[Stored data]

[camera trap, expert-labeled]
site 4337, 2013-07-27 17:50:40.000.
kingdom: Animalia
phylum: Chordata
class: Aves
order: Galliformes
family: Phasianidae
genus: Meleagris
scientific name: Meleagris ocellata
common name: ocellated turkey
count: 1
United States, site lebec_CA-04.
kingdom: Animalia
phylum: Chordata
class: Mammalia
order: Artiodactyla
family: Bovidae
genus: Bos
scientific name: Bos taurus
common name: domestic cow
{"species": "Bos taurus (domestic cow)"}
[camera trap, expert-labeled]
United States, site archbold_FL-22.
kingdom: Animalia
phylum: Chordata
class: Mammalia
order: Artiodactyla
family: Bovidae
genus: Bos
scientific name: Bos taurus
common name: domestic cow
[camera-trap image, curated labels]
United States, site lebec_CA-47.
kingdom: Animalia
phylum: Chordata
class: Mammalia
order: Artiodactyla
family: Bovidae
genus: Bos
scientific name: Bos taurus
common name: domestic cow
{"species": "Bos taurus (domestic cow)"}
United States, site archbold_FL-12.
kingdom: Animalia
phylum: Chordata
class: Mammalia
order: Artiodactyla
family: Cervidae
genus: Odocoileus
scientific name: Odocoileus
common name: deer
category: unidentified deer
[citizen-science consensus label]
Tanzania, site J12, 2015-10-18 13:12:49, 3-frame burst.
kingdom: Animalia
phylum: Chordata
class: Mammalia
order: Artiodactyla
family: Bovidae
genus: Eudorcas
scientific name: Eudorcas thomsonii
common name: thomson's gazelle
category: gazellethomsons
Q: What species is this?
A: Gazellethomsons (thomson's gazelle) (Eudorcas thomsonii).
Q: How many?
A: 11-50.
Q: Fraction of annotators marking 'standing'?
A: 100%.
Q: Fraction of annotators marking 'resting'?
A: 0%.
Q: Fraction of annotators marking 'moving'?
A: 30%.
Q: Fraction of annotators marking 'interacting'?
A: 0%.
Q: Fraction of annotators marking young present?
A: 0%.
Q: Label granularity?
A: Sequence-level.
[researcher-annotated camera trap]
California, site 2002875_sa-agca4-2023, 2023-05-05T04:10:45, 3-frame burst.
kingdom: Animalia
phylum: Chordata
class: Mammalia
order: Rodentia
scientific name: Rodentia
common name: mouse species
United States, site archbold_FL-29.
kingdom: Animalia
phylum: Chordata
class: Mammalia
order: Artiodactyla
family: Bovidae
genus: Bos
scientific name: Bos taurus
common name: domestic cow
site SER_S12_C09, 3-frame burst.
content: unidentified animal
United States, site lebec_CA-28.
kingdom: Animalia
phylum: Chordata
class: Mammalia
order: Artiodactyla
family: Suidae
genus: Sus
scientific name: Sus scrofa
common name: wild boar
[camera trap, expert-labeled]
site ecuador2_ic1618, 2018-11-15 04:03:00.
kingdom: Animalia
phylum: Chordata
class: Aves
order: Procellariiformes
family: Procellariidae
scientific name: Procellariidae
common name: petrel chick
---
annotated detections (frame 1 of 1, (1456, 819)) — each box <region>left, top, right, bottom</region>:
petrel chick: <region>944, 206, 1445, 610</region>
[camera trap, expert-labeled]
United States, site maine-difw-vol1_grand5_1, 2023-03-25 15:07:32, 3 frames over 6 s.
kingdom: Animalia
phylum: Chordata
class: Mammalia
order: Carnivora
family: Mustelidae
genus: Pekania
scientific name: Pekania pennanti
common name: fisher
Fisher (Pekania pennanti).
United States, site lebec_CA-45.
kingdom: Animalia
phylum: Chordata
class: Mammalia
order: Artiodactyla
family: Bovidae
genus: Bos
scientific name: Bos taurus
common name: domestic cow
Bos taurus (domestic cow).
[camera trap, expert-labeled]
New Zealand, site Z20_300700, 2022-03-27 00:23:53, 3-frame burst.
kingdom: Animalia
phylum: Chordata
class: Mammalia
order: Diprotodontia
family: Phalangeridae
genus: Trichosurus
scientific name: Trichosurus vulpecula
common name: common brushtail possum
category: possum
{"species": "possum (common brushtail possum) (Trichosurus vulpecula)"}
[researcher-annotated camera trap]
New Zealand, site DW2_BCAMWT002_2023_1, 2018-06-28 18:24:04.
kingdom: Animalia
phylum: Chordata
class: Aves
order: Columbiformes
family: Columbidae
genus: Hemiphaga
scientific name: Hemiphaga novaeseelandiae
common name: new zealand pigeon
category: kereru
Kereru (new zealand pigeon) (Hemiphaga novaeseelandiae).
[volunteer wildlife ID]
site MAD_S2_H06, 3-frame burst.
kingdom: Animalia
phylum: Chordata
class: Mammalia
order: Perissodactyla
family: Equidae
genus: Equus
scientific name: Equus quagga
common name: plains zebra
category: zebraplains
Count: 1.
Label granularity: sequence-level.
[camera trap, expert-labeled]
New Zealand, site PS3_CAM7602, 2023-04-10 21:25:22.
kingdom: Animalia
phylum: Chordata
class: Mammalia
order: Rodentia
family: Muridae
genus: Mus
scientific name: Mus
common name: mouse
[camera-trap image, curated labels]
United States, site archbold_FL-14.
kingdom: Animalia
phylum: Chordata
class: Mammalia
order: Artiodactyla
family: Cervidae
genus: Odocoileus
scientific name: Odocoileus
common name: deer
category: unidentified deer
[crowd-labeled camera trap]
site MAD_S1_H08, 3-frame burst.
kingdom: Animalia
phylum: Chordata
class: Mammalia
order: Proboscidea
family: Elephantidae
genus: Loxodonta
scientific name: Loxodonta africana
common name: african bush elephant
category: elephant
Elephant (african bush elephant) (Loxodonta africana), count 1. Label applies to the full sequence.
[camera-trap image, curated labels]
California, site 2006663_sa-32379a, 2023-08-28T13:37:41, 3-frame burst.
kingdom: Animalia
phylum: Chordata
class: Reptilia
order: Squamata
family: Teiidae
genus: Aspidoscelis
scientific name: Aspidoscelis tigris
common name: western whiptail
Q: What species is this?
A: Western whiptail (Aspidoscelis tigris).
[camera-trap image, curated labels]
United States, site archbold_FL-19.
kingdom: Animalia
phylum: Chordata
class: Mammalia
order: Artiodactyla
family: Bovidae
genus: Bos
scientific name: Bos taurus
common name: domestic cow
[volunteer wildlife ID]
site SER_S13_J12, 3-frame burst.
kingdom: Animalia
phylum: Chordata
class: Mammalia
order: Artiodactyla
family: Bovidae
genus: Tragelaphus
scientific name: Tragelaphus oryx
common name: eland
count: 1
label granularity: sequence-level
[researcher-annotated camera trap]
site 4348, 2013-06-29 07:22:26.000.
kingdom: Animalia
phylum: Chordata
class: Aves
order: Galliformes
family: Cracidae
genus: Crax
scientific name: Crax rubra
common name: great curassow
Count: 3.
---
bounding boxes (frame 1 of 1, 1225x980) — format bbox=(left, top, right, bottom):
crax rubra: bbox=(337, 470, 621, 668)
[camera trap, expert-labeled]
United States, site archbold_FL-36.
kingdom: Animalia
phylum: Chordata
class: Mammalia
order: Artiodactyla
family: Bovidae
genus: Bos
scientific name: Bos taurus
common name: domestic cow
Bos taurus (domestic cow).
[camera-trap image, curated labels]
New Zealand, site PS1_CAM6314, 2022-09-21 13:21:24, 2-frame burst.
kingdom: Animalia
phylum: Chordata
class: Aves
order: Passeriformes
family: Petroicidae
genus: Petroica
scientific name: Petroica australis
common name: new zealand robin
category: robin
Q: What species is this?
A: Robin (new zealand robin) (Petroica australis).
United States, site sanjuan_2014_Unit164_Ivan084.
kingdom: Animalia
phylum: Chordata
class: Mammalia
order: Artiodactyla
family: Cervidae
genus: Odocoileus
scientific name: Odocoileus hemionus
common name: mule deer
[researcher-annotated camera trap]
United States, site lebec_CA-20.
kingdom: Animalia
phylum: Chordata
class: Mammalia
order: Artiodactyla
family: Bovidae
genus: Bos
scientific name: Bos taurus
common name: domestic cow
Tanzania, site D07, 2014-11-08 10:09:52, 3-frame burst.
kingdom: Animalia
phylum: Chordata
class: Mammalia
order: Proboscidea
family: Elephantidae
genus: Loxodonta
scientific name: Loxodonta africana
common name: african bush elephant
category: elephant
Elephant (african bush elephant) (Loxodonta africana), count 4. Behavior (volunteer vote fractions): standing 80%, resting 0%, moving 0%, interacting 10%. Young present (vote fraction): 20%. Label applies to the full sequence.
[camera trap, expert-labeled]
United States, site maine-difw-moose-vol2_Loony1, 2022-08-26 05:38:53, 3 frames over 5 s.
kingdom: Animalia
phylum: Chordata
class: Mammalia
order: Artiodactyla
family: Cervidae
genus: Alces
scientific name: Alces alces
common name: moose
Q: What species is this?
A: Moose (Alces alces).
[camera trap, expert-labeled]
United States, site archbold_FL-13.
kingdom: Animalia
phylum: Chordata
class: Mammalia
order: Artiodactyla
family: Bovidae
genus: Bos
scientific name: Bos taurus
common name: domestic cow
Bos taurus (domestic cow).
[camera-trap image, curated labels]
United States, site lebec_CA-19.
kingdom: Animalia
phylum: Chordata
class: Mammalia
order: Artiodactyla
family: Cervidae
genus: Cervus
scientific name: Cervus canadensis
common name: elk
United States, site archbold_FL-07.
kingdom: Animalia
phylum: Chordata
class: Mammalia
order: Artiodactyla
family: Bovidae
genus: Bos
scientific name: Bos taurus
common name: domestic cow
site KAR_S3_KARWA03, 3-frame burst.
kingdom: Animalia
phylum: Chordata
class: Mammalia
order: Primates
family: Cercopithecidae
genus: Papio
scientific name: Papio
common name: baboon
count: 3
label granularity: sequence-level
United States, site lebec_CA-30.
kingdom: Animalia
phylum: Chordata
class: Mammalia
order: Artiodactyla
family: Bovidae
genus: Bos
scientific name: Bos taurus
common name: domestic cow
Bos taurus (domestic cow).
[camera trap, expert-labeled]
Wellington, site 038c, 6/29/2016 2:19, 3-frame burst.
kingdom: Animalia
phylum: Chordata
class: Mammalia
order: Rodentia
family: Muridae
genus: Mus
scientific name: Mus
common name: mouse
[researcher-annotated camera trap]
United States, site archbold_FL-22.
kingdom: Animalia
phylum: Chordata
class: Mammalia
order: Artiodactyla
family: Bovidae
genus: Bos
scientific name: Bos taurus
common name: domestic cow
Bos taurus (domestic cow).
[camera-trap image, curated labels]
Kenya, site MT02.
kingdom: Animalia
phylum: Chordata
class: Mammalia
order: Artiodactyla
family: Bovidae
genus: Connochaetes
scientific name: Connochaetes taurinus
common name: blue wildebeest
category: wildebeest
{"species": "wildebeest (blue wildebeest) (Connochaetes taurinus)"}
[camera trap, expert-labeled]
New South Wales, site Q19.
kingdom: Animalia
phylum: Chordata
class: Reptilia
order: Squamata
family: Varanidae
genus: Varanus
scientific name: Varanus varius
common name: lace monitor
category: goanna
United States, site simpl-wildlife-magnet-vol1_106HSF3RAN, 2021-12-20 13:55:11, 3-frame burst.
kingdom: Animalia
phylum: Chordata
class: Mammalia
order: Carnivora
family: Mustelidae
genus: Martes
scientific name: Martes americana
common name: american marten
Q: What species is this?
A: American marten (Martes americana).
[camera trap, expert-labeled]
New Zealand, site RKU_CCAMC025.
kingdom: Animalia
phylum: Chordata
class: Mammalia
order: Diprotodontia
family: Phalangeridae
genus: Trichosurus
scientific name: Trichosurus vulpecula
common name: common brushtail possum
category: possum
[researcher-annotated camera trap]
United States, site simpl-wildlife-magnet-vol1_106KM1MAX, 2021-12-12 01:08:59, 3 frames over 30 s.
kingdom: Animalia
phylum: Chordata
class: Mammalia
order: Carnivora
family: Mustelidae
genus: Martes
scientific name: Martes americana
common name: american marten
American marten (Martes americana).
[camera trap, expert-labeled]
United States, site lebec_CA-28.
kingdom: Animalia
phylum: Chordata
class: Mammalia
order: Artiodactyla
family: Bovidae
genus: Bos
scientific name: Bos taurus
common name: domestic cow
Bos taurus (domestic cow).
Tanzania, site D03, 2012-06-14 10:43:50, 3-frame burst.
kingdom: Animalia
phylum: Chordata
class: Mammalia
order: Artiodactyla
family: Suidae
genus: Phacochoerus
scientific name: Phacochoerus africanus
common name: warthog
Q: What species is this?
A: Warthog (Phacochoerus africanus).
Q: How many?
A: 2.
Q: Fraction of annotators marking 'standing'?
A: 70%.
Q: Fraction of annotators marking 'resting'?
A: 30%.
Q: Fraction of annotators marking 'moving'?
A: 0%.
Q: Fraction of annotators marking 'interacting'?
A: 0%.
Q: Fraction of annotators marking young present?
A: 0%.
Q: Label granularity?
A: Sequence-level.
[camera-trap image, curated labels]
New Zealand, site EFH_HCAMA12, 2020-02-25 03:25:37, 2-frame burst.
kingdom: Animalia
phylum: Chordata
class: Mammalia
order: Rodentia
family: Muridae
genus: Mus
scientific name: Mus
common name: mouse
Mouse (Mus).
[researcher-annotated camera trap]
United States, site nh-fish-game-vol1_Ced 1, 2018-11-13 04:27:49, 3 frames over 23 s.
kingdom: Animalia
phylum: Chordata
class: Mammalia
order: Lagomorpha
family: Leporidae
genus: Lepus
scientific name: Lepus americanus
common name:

[Work request]
Please go through the data above and copy every line that has the word "simpl".

[Exercise output]
United States, site simpl-wildlife-magnet-vol1_106HSF3RAN, 2021-12-20 13:55:11, 3-frame burst.
United States, site simpl-wildlife-magnet-vol1_106KM1MAX, 2021-12-12 01:08:59, 3 frames over 30 s.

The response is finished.